Q5 · What skills chain in? Plugin layer (finance:*, data:*), BRAIN-shared skills (preston-writing, funder-framing, dccap-brand, dc-cap-org-intelligence, executive-summary-formatter, data-interpreter, program-budget-intake), and the 13 references/expertise sources.
Q6 · Tools and permissions? Deliberately small. File read, scoped file write, scoped code execution. No web at runtime. No email. No external API calls during a model run.
Q7 · How do you know good? The four verification layers run automatically. Each agent ships with cosmetic / costly / catastrophic failure modes named in its own instructions.

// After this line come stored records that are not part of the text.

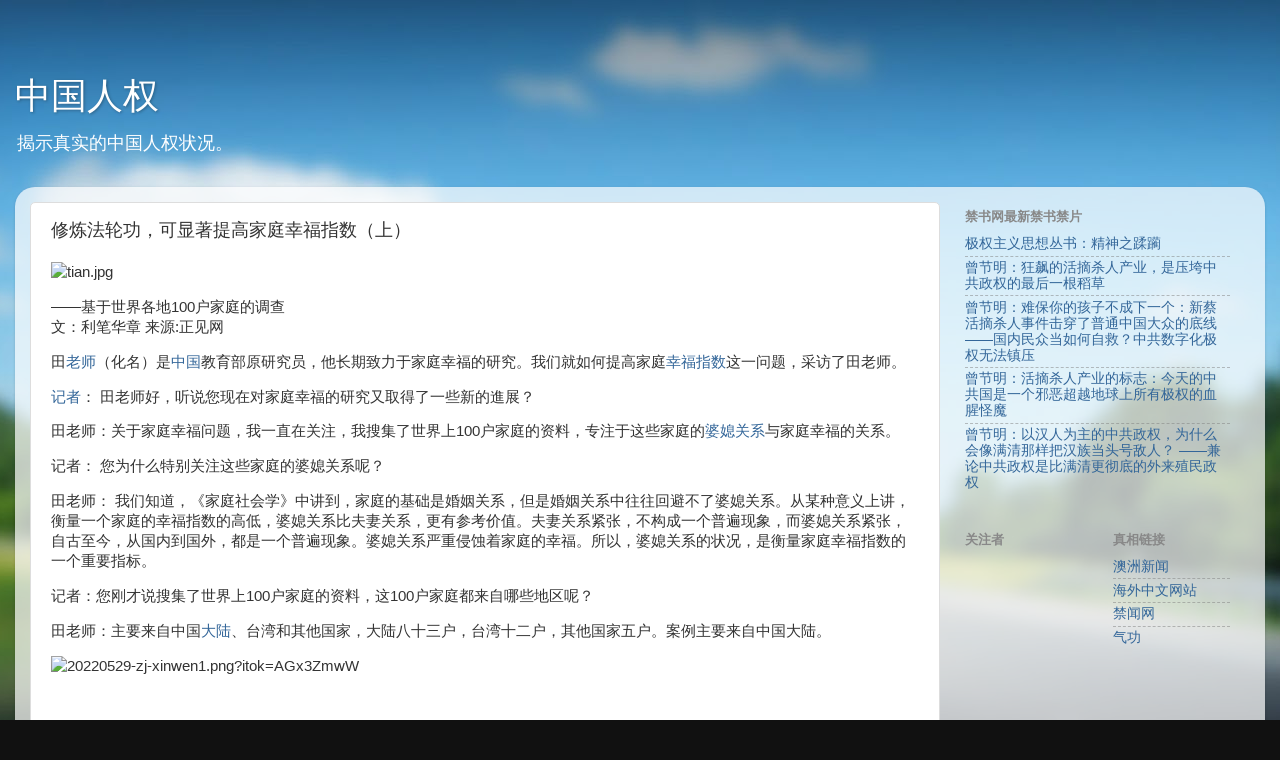

--- FILE ---
content_type: text/javascript; charset=UTF-8
request_url: http://www.zsrhao.com/2022/05/blog-post_32.html?action=getFeed&widgetId=Feed2&widgetType=Feed&responseType=js&xssi_token=AOuZoY66VO5EZvGP-khc5_FhsD3nNgdbAw%3A1768703026507
body_size: 850
content:
try {
_WidgetManager._HandleControllerResult('Feed2', 'getFeed',{'status': 'ok', 'feed': {'entries': [{'title': '\u6781\u6743\u4e3b\u4e49\u601d\u60f3\u4e1b\u4e66\uff1a\u7cbe\u795e\u4e4b\u8e42\u8e8f', 'link': 'https://www.bannedbook.org/forum2/topic40947.html', 'publishedDate': '2026-01-17T03:57:08.000-08:00', 'author': '\u53cd\u5171\u524d\u7ebf'}, {'title': '\u66fe\u8282\u660e\uff1a\u72c2\u98d9\u7684\u6d3b\u6458\u6740\u4eba\u4ea7\u4e1a\uff0c\u662f\u538b\u57ae\u4e2d\u5171\u653f\u6743\u7684\u6700\u540e\u4e00\u6839\u7a3b\u8349', 'link': 'https://www.bannedbook.org/forum48/topic40945.html', 'publishedDate': '2026-01-14T01:07:12.000-08:00', 'author': '\u6c11\u8fd0\u6597\u58eb'}, {'title': '\u66fe\u8282\u660e\uff1a\u96be\u4fdd\u4f60\u7684\u5b69\u5b50\u4e0d\u6210\u4e0b\u4e00\u4e2a\uff1a\u65b0\u8521\u6d3b\u6458\u6740\u4eba\u4e8b\u4ef6\u51fb\u7a7f\u4e86\u666e\u901a\u4e2d\u56fd\u5927\u4f17\u7684\u5e95\u7ebf \u2014\u2014\u56fd\u5185\u6c11\u4f17\u5f53\u5982\u4f55\u81ea\u6551\uff1f\u4e2d\u5171\u6570\u5b57\u5316\u6781\u6743\u65e0\u6cd5\u9547\u538b', 'link': 'https://www.bannedbook.org/forum48/topic40944.html', 'publishedDate': '2026-01-13T20:42:41.000-08:00', 'author': '\u6c11\u8fd0\u6597\u58eb'}, {'title': '\u66fe\u8282\u660e\uff1a\u6d3b\u6458\u6740\u4eba\u4ea7\u4e1a\u7684\u6807\u5fd7\uff1a\u4eca\u5929\u7684\u4e2d\u5171\u56fd\u662f\u4e00\u4e2a\u90aa\u6076\u8d85\u8d8a\u5730\u7403\u4e0a\u6240\u6709\u6781\u6743\u7684\u8840\u8165\u602a\u9b54', 'link': 'https://www.bannedbook.org/forum48/topic40942.html', 'publishedDate': '2026-01-12T21:26:03.000-08:00', 'author': '\u6c11\u8fd0\u6597\u58eb'}, {'title': '\u66fe\u8282\u660e\uff1a\u4ee5\u6c49\u4eba\u4e3a\u4e3b\u7684\u4e2d\u5171\u653f\u6743\uff0c\u4e3a\u4ec0\u4e48\u4f1a\u50cf\u6ee1\u6e05\u90a3\u6837\u628a\u6c49\u65cf\u5f53\u5934\u53f7\u654c\u4eba\uff1f \u2014\u2014\u517c\u8bba\u4e2d\u5171\u653f\u6743\u662f\u6bd4\u6ee1\u6e05\u66f4\u5f7b\u5e95\u7684\u5916\u6765\u6b96\u6c11\u653f\u6743', 'link': 'https://www.bannedbook.org/forum48/topic40941.html', 'publishedDate': '2026-01-12T19:38:33.000-08:00', 'author': '\u6c11\u8fd0\u6597\u58eb'}], 'title': '\u7981\u4e66\u7f51 - News - Digest'}});
} catch (e) {
  if (typeof log != 'undefined') {
    log('HandleControllerResult failed: ' + e);
  }
}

Q8 · How does it stay alive? ADRs revisit quarterly. Reference updates land between runs, in the open. The audit trail across builds is itself the iteration cadence.
Open the H3 Walkthrough
The full architecture tour walks the eleven agents, the three data streams, the four verification layers, the dispatch flow, and the skill chain in detail. Read it before AI Friday if you want the deep version. Preston runs the live tour Thursday June 4 at the showcase.
Stage 4 is a study. No one in the pilot is expected to ship Stage 4 themselves. The discipline is the same at every stage; what changes is the size of the answer. The same eight questions answered for a Stage 1 prompt (Artifact A) get answered for a Stage 4 orchestration here — at different scale, with the same rigor.
When you sketch your own build in office hours, the cohort move is: pick the smallest container that survives your job. If the container needs an audit trail across roles, you have crossed into Stage 4 territory and the cost is real. If it does not, stop at the lower rung. Knowing when to stop is the discipline.